We confess that Christ, the New Adam, came into the world, so that He might give life to all and renew mankind which through the old Adam had been condemned to corruption, sin and death. He, who is uncircumscribed by space and time, by His nature, in His providence and the Father’s will entered into the finitude and time of this world, as one from this world, so that He might give life to those who were in this world and so that those ensnared by the deceitful devices of evil through Christ might come to God the Father. “For what the law could not do, in that it was weak through the flesh, God sending his own Son in the likeness of sinful flesh, and for sin, condemned sin in the flesh (Rom. 8:3).” In fulfillment of all this, He, the Apostle and High Priest of our confession, our Lord Jesus Christ, offered Himself as the sacrifice of reconciliation to God the Father, so that by His blood He might redeem all, the living and the dead (Hebr. 9: 14, 28). He, who is Living and Life-Giver, was crucified and tasted death for all, with body united with His Divinity was placed in the tomb, and with soul inseparable from His Divinity descended into Hell, preached to the spirits imprisoned by the evil one, showing the renewal and light of salvation, destroyed hell and freed the spirits. Then on the third day, through His miraculous and glorious resurrection, He became the first-born of the dead.
We believe that our Lord Jesus Christ with the same body divinely ascended into the heaven of heavens, sat on the throne of His eternal glory, at the right hand of the Father, from Whom is always indivisible in His Divinity. He shall come with the same body and with the Glory of the Father, to judge and requite all justly.
We believe in the Holy Spirit, consubstantial and co-creator with the Father and Son, Who with uncircumscribable power moved upon the waters and bore life to all creatures, Who spoke in the Law, the Prophets and the Gospels, descended as a dove upon the Jordan, to give glory to His Co- being, miraculously showed forth in the Lord’s divine plan for salvation (economy of salvation), was imprinted upon the Apostles by the breath of the Only-Begotten Son, then on the fiftieth day of the Resurrection of the Lord in the form of fiery tongues He descended upon the apostles by His economy and filled the creation, redeemed by the incarnate Word. He preached through the mouths of the apostles, He made the teachers of the Church, brilliant with His divine knowledge and genius, and dwelt in the saints.

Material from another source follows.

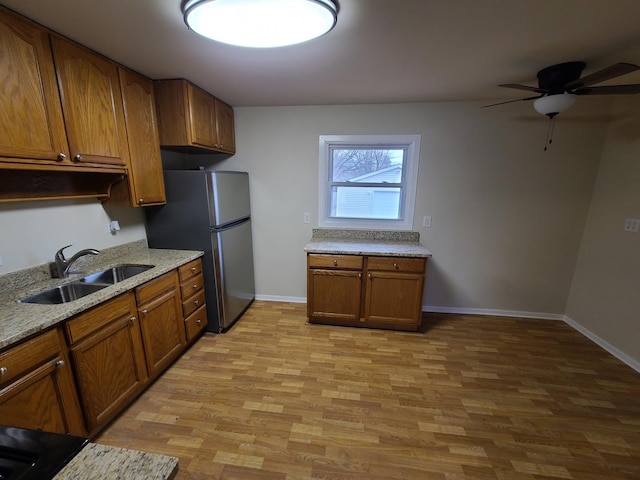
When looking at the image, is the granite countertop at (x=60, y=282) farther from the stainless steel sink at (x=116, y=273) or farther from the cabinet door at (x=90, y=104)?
the cabinet door at (x=90, y=104)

We believe in only one Universal and Apostolic Holy Church, which is the mystical body of Christ (Eph. 1:23, Col. 1:24) and His living kingdom in heaven and on earth (Luke 1:33, John 18:36, Rev. 20:1-6), whose head is He, Christ (Eph. 5 :23, Col. 1: 18), and whose foundation is the confession of orthodox faith (Matt. 16: 16-19), and whose members (I Cor.6: 15, Eph. 5:30) and stones are those who confess God in spirit and truth (John 4:23-24, I Peter 2:4-10). We believe in the sacred mysteries of the Church, the resurrection of the dead, the reward and punishment of works, and the life everlasting.
We wrote all this, following the teachers of our faith and of our fathers, through whom, as through a window, the true light of the knowledge of our belief in the All-Holy Trinity dawns. It is God, who revealed Himself, the Father revealed the Son and the Holy Spirit; the Son, the Father and the Holy Spirit; and the Holy Spirit, the Son and the Father. And it is with life- giving belief in the Triune Divinity we live, move and exist (Acts 17:28), hoping to be worthy of the salvation of our souls and life everlasting.